黙々と朝食を頬張るキャサリンを見てアルは満足そうだ。
「ランチはこっち、家を出るときに忘れないようにな。コーヒーはもうタンブラーに淹れてあるから」
「ありがと」
「今日の豆は先週買ってきた新しいやつだぜ」
アルはキッチンカウンターに置かれたランチボックスとタンブラーを顎で示した後、コーヒーカップをサーブしてくれた。キャサリンはカップを持ち上げて香りをかぐ。
「うーん、いいにおい」
「店員が深煎りがおすすめって言ってたからそうしたけど、どう?」
キャサリンは一口飲んで味わう。
「イイ感じ。でも初めての豆だし色々試してみてもいいかも。

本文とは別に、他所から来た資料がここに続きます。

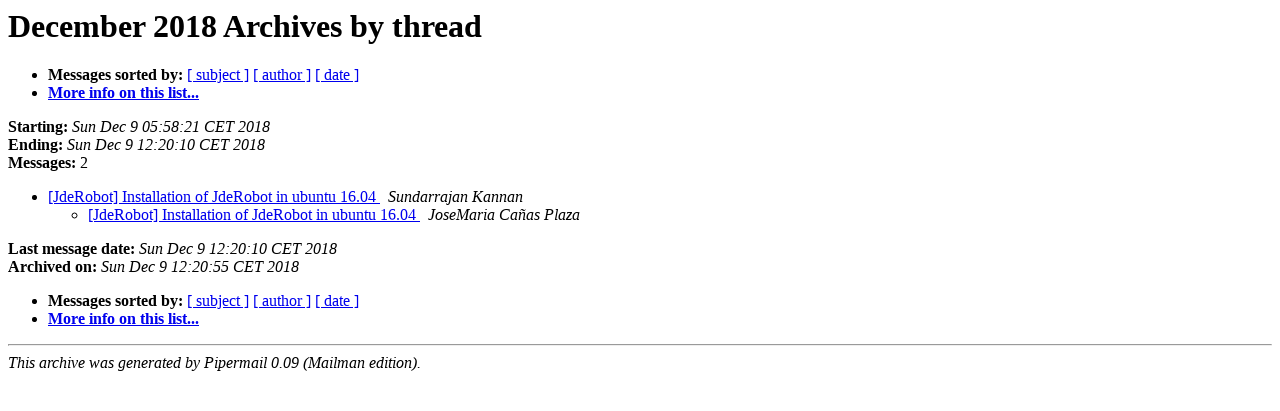

--- FILE ---
content_type: text/html; charset=UTF-8
request_url: https://gsyc.urjc.es/pipermail/jde-developers/2018-December/thread.html
body_size: 788
content:
<!DOCTYPE HTML PUBLIC "-//W3C//DTD HTML 4.01 Transitional//EN">
<HTML>
  <HEAD>
     <title>The Jde-developers December 2018 Archive by thread</title>
     <META NAME="robots" CONTENT="noindex,follow">
     <META http-equiv="Content-Type" content="text/html; charset=utf-8">
  </HEAD>
  <BODY BGCOLOR="#ffffff">
      <a name="start"></A>
      <h1>December 2018 Archives by thread</h1>
      <ul>
         <li> <b>Messages sorted by:</b>
	        
		<a href="subject.html#start">[ subject ]</a>
		<a href="author.html#start">[ author ]</a>
		<a href="date.html#start">[ date ]</a>

	     <li><b><a href="https://gsyc.urjc.es/cgi-bin/mailman/listinfo/jde-developers">More info on this list...
                    </a></b></li>
      </ul>
      <p><b>Starting:</b> <i>Sun Dec  9 05:58:21 CET 2018</i><br>
         <b>Ending:</b> <i>Sun Dec  9 12:20:10 CET 2018</i><br>
         <b>Messages:</b> 2<p>
     <ul>

<!--0 01544331501.4560- -->
<LI><A HREF="004560.html">[JdeRobot] Installation of JdeRobot in ubuntu 16.04
</A><A NAME="4560">&nbsp;</A>
<I>Sundarrajan Kannan
</I>

<UL>
<!--1 01544331501.4560-01544354410.4561- -->
<LI><A HREF="004561.html">[JdeRobot] Installation of JdeRobot in ubuntu 16.04
</A><A NAME="4561">&nbsp;</A>
<I>JoseMaria Cañas Plaza
</I>

</UL>
    </ul>
    <p>
      <a name="end"><b>Last message date:</b></a> 
       <i>Sun Dec  9 12:20:10 CET 2018</i><br>
    <b>Archived on:</b> <i>Sun Dec  9 12:20:55 CET 2018</i>
    <p>
   <ul>
         <li> <b>Messages sorted by:</b>
	        
		<a href="subject.html#start">[ subject ]</a>
		<a href="author.html#start">[ author ]</a>
		<a href="date.html#start">[ date ]</a>
	     <li><b><a href="https://gsyc.urjc.es/cgi-bin/mailman/listinfo/jde-developers">More info on this list...
                    </a></b></li>
     </ul>
     <p>
     <hr>
     <i>This archive was generated by
     Pipermail 0.09 (Mailman edition).</i>
  </BODY>
</HTML>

明日は好きにやってみてよ」
「ん、わかった」
アルはひかえめに笑んで頷くと、キャサリンの向かいに腰を下ろして一緒に朝食を食べ始めた。
彼に入れてもらうコーヒーは格別だとキャサリンは思う。以前のキャサリンにとってコーヒーとは目覚まし効果抜群のうんと苦い飲み物に過ぎなかった。
キャサリンはチーズをベーグルに塗りつけながらアルに話しかけた。
「毎朝大変でしょ、たまにはさぼってもいいよ?」
「これくらいなんてことないさ。今のところただのヒモだしせめて家事はしないとな」
「またそんな自虐的なこと言って。負担に思うことないのに」
「そう言ってもらえると気が楽になるよ。ま、正直なところ、君の食生活が心配だからなんだけど」
確かに、アルとルームシェアを始めて半年になるが、キャサリンの食生活は劇的に改善した。彼が来る以前はテレビディナーやデリバリーばかりで食事を抜くことも珍しくなかった。
最近はバランスのとれた食事を規則正しい時間帯に摂取しているので、当然と食事量は増えたのだが、不思議なことに体重は増えることはない。むしろ身体が引き締まってきたような気もするくらいだ。
アルに言わせると、必要な栄養素を適切なタイミングで食べることにより上質な筋肉が育ちつつあるのだそうだ。ただの美術学芸員にしてはやけに筋肉と食に詳しい。アル自身はマッチョという見かけでもないのに。
まぁ学芸員になるくらいだから単に雑学好きなのかもしれない。オタクってそういうところあるし。学芸員の全員がオタクとは思っていないが、アルは確実にオタクだ。例の過集中と妙な早口言葉がその証拠だ。